> **JOB A**:
Answer these questions using the Comcast article below.
(i) How much did Comcast pay for Sky, and in what year?
(ii) Who will lead NBCUniversal as its chief executive officer?
(iii) What is the largest stake in the new NBCUniversal that Comcast plans to keep after the split?

> **EXCERPT PROVIDED**:
____

Wall Street loved it. Shares shot up more than 20 per cent in premarket trading before the opening bell had even cleared its throat.

The logic, frankly, writes itself. Comcast’s broadband arm is a reliable, if unglamorous, money machine, the kind that quietly mints cash while the neighbours stream Netflix. The media side, meanwhile, has been fighting for its life against cord-cutting, streaming giants and a consolidating industry that is reshaping itself at breakneck speed. Running both under one tent, the board finally concluded, was like hitching a tortoise to a racehorse and wondering why neither was winning.

Under the restructured universe, the new Comcast keeps the connectivity crown broadband, wireless and business services, serving over 65 million homes and businesses across America. Think pipes, packets and profit margins.

The new NBCUniversal gets the glitter, Universal theme parks, the NBC and Telemundo networks, Peacock, Bravo, and Sky, the European operation that Comcast snapped up for a princely $39 billion in 2018 and has been nursing ever since.

Brian Roberts, chairman and co-chief executive officer of Comcast, will remain active in both companies’ leadership. Mike Cavanagh, currently co-chief executive officer, moves across to lead NBCUniversal as its chief executive officer. Returning to the Comcast helm as chief executive officer is Michael Angelakis, the firm’s widely respected former chief financial officer, who will initially join as a strategic adviser before stepping fully into the top job post-separation.

“This is a very exciting day for our company,” Roberts said, with the barely contained glee of a man who has just reorganised the furniture and is rather pleased with the result.

The spin-off is expected to be wrapped up in roughly a year, subject to the usual regulatory pleasantries and board approvals. Comcast plans to hang on to a stake of up to 19.9 per cent in the new NBCUniversal for up to a year post-split, before monetising it in a “tax-efficient manner” corporate speak for selling slowly and smartly.

Goldman Sachs and PJT Partners are advising on the financial gymnastics, Davis Polk & Wardwell is handling the legal fine print.

The backdrop, of course, is an industry in full churn. The Paramount-Skydance-Warner Bros Discovery mega-deal looms large, fixed wireless providers are nipping at Comcast’s broadband heels, and streaming has made a mess of the old cable bundle that everyone once took for granted.

The great unbundling, it turns out, is not just for consumers anymore. Comcast has now done it to itself and the market, for one, is applauding.

____

Excerpt from a dataset:
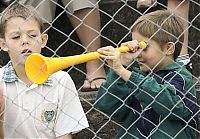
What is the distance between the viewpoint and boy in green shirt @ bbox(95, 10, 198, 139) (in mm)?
3176

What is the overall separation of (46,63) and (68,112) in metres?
0.50

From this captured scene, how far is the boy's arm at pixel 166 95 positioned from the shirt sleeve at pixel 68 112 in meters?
0.29

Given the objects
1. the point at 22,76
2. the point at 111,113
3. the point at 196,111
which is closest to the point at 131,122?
the point at 111,113

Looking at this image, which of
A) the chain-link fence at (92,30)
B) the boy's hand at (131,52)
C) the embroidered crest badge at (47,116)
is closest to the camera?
the boy's hand at (131,52)

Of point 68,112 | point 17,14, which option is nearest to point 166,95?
point 68,112

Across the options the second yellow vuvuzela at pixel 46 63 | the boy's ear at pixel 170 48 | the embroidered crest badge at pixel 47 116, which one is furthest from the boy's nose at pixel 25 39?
the boy's ear at pixel 170 48

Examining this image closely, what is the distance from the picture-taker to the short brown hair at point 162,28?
3268 mm

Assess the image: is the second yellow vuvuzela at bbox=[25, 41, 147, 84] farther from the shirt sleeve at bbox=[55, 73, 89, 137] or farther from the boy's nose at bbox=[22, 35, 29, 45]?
the shirt sleeve at bbox=[55, 73, 89, 137]

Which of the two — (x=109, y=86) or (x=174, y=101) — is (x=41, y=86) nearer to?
(x=109, y=86)

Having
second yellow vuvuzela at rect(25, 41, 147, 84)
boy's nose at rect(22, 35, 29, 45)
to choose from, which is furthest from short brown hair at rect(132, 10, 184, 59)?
boy's nose at rect(22, 35, 29, 45)

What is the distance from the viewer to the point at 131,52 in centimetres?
316

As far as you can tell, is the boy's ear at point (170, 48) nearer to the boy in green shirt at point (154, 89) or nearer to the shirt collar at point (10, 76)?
the boy in green shirt at point (154, 89)

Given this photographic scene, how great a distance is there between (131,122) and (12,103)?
0.54m

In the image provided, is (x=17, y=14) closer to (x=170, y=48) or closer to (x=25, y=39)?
(x=25, y=39)
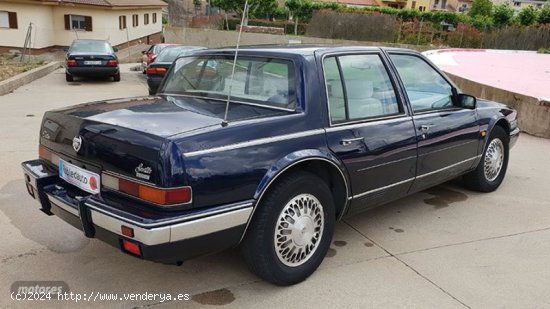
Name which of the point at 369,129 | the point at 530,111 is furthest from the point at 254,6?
the point at 369,129

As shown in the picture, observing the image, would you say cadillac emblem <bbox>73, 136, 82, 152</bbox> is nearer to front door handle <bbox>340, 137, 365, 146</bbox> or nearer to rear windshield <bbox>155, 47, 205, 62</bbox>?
front door handle <bbox>340, 137, 365, 146</bbox>

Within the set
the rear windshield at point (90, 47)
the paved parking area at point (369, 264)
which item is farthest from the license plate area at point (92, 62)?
the paved parking area at point (369, 264)

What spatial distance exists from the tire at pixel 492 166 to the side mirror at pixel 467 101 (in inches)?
26.2

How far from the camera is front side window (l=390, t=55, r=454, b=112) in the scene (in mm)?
4289

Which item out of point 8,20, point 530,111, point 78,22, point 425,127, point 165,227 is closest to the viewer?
point 165,227

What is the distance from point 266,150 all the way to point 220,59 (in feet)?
4.34

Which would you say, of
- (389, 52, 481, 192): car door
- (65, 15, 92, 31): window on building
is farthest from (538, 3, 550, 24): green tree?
(389, 52, 481, 192): car door

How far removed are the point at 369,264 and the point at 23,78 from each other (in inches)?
563

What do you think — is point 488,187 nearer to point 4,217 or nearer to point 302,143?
point 302,143

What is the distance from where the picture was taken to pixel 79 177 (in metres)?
3.18

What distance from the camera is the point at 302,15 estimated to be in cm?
3997

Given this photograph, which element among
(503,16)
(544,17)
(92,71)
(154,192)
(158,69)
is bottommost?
(92,71)

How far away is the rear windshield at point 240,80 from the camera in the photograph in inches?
139

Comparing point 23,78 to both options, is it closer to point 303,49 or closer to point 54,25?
point 303,49
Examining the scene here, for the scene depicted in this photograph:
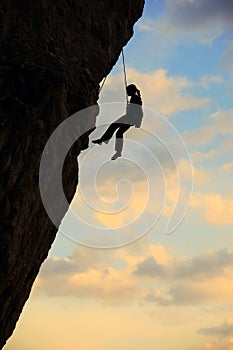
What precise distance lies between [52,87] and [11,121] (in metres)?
1.55

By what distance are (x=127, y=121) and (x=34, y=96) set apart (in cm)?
656

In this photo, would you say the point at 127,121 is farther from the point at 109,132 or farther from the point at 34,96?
the point at 34,96

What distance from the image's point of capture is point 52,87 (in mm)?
14797

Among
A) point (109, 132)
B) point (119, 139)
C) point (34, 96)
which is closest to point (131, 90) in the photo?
point (109, 132)

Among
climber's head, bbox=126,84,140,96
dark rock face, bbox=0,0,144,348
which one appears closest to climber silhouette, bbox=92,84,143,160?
climber's head, bbox=126,84,140,96

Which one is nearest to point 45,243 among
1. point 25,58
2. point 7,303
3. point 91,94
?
point 7,303

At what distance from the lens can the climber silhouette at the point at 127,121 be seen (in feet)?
65.8

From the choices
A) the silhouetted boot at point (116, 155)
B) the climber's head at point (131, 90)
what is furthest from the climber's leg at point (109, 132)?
the climber's head at point (131, 90)

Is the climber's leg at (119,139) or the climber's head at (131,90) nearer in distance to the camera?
the climber's head at (131,90)

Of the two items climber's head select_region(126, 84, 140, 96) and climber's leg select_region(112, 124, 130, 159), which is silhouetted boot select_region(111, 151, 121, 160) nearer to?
climber's leg select_region(112, 124, 130, 159)

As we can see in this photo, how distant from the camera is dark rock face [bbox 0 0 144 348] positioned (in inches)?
559

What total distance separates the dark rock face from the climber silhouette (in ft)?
4.96

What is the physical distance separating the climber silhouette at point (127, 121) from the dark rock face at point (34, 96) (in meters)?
1.51

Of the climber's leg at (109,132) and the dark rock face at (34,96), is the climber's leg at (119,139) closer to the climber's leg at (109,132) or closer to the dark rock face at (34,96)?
the climber's leg at (109,132)
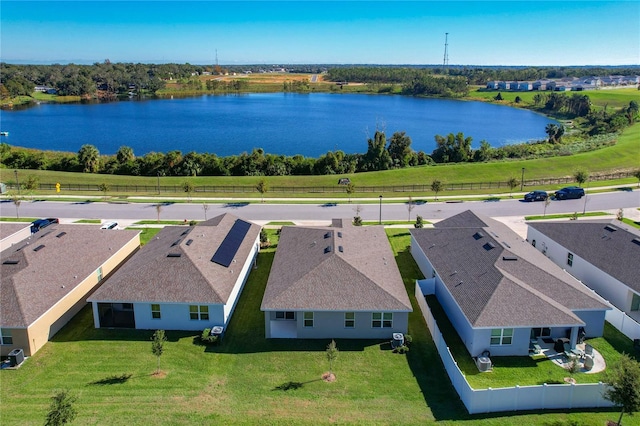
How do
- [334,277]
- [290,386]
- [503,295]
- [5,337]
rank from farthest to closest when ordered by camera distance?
[334,277], [503,295], [5,337], [290,386]

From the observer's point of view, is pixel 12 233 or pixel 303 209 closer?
pixel 12 233

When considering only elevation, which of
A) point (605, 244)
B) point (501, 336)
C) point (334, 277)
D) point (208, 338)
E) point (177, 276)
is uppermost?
point (605, 244)

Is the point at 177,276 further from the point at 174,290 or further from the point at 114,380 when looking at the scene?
the point at 114,380

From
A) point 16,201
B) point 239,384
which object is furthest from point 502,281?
point 16,201

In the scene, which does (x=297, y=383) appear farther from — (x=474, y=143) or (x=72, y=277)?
(x=474, y=143)

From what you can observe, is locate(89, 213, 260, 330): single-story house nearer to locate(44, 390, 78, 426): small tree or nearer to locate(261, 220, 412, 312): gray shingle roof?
locate(261, 220, 412, 312): gray shingle roof

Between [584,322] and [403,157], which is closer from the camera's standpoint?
[584,322]

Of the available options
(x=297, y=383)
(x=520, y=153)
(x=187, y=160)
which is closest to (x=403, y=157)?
(x=520, y=153)
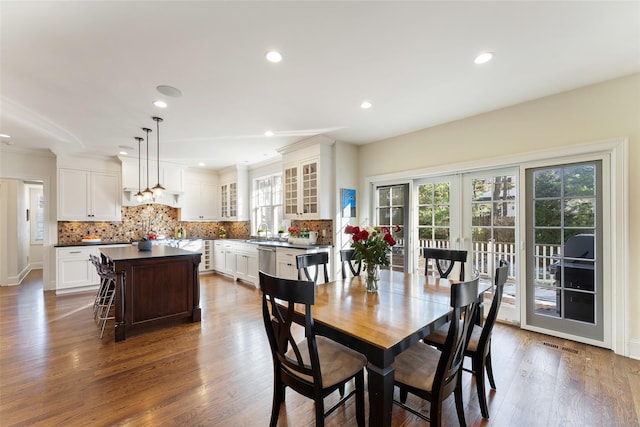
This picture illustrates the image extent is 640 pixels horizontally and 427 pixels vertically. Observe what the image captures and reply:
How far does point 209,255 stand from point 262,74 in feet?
18.0

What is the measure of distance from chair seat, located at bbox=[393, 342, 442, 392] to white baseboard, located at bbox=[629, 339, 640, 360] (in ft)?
7.81

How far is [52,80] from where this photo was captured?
8.75 feet

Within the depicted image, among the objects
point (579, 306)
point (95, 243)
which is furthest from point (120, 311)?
point (579, 306)

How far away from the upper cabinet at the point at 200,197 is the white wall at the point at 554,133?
5.07 meters

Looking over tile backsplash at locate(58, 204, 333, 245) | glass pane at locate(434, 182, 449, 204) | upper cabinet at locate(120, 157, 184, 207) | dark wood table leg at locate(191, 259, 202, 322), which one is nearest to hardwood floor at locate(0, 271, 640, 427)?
dark wood table leg at locate(191, 259, 202, 322)

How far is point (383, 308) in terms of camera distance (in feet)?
6.10

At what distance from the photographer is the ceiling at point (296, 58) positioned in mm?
1834

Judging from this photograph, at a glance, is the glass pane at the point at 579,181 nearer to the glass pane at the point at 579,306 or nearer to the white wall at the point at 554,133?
the white wall at the point at 554,133

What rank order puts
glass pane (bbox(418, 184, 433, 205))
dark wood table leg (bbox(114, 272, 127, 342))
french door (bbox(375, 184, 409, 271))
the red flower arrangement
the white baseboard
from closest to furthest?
1. the red flower arrangement
2. the white baseboard
3. dark wood table leg (bbox(114, 272, 127, 342))
4. glass pane (bbox(418, 184, 433, 205))
5. french door (bbox(375, 184, 409, 271))

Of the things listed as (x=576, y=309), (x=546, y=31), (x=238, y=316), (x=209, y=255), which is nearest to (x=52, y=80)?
(x=238, y=316)

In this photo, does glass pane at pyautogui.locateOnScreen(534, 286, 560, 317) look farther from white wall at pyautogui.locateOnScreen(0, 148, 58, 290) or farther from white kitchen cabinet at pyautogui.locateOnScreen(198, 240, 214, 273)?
white wall at pyautogui.locateOnScreen(0, 148, 58, 290)

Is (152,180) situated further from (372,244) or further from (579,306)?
(579,306)

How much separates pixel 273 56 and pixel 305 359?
7.66ft

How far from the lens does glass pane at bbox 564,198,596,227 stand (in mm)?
2932
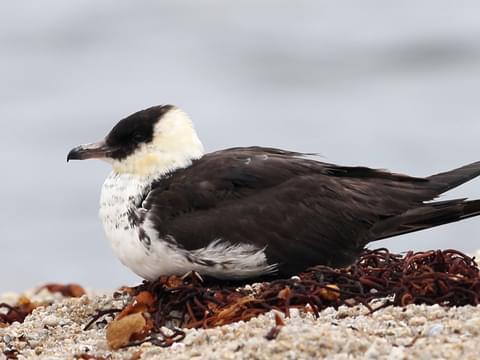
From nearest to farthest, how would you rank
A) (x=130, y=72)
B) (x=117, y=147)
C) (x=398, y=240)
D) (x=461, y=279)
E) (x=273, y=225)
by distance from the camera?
(x=461, y=279) → (x=273, y=225) → (x=117, y=147) → (x=398, y=240) → (x=130, y=72)

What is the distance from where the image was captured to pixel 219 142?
60.1 feet

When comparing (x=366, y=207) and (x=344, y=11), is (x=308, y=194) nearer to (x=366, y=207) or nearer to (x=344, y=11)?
(x=366, y=207)

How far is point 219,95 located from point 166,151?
1302 cm

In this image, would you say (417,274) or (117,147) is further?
(117,147)

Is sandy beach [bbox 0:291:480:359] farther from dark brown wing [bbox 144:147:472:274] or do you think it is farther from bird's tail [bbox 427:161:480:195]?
bird's tail [bbox 427:161:480:195]

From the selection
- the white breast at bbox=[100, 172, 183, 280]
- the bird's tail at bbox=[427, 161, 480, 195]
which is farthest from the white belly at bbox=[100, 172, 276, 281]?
the bird's tail at bbox=[427, 161, 480, 195]

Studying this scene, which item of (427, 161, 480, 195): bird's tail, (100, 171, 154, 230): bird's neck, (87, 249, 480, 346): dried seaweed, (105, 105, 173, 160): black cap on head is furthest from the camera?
(427, 161, 480, 195): bird's tail

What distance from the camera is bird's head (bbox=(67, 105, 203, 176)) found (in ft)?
28.1

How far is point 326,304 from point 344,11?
69.0 ft

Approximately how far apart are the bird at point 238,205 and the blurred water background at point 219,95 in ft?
18.9

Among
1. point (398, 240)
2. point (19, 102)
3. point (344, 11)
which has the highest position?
point (344, 11)

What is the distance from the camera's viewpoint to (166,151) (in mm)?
8617

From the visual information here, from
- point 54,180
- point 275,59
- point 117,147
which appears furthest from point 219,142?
point 117,147

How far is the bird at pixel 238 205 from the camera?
7922mm
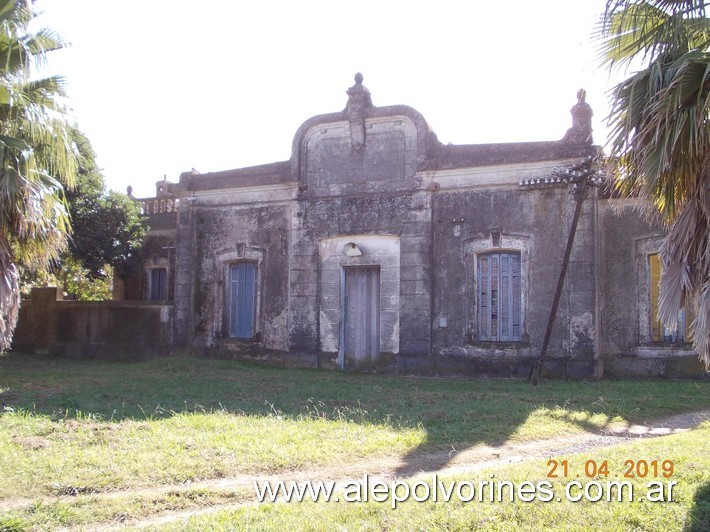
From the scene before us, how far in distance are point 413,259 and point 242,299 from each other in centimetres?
415

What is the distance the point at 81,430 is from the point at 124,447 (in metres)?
1.02

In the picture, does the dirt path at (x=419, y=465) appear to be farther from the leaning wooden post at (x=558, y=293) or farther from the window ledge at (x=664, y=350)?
the window ledge at (x=664, y=350)

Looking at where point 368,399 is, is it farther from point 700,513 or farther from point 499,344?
point 700,513

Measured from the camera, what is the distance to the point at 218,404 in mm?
8672

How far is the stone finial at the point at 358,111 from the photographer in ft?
42.9

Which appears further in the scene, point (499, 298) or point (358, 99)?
point (358, 99)

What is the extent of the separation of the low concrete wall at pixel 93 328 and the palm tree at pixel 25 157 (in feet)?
16.9

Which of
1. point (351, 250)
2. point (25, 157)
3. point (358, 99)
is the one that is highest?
point (358, 99)

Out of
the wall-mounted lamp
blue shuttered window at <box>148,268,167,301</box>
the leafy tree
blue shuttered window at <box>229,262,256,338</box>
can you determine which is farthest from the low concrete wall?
the wall-mounted lamp

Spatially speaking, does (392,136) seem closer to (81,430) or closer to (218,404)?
(218,404)

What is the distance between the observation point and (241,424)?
726 centimetres

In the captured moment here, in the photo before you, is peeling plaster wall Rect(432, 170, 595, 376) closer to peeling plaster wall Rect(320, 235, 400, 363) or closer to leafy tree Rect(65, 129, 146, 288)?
peeling plaster wall Rect(320, 235, 400, 363)

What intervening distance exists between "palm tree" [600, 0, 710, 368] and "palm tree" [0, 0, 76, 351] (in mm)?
7772

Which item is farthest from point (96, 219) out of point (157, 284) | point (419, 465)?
point (419, 465)
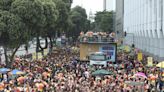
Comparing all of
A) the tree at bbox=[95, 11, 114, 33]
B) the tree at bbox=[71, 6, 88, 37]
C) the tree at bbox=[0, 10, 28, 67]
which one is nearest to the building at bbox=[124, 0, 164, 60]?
the tree at bbox=[0, 10, 28, 67]

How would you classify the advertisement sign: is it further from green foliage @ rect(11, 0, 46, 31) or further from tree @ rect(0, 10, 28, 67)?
tree @ rect(0, 10, 28, 67)

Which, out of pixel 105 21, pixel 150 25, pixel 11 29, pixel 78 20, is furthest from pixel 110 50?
pixel 105 21

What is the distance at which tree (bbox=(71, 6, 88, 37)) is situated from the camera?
10200 centimetres

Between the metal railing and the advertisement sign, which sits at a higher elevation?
the metal railing

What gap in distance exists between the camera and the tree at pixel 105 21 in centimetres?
11962

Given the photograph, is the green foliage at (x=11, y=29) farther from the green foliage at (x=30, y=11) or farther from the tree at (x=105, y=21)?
the tree at (x=105, y=21)

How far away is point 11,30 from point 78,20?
6896 centimetres

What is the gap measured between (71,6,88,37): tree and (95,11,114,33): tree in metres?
13.6

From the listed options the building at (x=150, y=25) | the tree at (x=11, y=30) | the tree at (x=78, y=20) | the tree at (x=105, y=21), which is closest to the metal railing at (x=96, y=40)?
the building at (x=150, y=25)

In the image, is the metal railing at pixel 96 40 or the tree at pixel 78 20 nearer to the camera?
the metal railing at pixel 96 40

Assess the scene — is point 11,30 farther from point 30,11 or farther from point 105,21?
point 105,21

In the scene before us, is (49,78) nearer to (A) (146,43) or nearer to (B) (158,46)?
(B) (158,46)

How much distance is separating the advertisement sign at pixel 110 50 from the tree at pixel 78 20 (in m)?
58.4

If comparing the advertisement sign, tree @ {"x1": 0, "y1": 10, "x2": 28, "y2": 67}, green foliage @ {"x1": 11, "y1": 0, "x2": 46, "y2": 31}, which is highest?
green foliage @ {"x1": 11, "y1": 0, "x2": 46, "y2": 31}
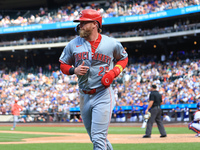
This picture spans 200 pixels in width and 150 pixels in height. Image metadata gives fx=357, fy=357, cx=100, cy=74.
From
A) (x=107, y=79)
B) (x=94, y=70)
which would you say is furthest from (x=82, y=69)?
(x=107, y=79)

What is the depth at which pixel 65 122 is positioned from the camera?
28125mm

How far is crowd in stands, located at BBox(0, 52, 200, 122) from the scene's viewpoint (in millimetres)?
26594

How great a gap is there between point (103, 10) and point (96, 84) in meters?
34.2

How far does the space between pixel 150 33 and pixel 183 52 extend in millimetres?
3642

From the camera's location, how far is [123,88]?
30469mm

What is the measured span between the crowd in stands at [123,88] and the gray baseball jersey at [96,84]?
20.0 meters

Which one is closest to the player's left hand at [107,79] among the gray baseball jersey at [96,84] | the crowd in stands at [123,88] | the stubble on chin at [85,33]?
the gray baseball jersey at [96,84]

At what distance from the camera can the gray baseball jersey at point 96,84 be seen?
15.9 ft

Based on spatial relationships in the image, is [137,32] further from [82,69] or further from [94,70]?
[82,69]

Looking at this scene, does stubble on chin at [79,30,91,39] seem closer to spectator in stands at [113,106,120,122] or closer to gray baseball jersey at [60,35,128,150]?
gray baseball jersey at [60,35,128,150]

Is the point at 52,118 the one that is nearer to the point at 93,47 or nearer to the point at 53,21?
the point at 53,21

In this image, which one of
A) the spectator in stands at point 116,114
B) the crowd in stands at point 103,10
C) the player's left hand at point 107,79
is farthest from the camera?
the crowd in stands at point 103,10

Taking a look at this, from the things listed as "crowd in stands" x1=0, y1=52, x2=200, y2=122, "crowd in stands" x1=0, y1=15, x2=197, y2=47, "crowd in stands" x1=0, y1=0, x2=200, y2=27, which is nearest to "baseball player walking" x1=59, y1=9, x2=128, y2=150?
"crowd in stands" x1=0, y1=52, x2=200, y2=122

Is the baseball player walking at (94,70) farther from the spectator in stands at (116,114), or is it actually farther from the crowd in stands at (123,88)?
the spectator in stands at (116,114)
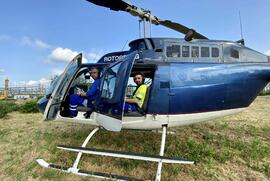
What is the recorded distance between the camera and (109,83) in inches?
157

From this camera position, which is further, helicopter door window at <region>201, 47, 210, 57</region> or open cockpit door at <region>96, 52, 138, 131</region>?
helicopter door window at <region>201, 47, 210, 57</region>

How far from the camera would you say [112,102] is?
3621 mm

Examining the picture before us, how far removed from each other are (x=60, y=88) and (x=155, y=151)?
8.14 feet

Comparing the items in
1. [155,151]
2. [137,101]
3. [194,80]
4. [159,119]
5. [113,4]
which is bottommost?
[155,151]

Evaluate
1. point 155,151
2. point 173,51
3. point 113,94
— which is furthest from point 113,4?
point 155,151

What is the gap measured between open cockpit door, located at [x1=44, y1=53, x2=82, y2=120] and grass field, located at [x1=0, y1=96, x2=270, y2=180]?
99 centimetres

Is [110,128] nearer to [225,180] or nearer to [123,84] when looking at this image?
[123,84]

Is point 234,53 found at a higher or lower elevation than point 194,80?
higher

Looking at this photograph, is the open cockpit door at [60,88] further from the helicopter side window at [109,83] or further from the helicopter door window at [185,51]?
the helicopter door window at [185,51]

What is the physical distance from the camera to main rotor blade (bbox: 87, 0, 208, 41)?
416cm

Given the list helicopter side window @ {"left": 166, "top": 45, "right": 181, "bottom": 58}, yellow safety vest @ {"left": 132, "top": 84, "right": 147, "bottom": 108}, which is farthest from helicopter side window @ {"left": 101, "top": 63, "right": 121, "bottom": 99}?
helicopter side window @ {"left": 166, "top": 45, "right": 181, "bottom": 58}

____

> **JOB B**: Return every line of the records that contains the word "things".

> **EXERCISE SOLUTION A**:
(i) $39 billion, in 2018
(ii) Mike Cavanagh
(iii) 19.9 percent

> **EXERCISE SOLUTION B**:
Of the things listed as (x=576, y=309), (x=546, y=31), (x=238, y=316), (x=209, y=255), which is nearest to (x=52, y=80)?
Taking a look at this, from the things listed as "crowd in stands" x1=0, y1=52, x2=200, y2=122, "crowd in stands" x1=0, y1=15, x2=197, y2=47, "crowd in stands" x1=0, y1=0, x2=200, y2=27, which is nearest to "baseball player walking" x1=59, y1=9, x2=128, y2=150?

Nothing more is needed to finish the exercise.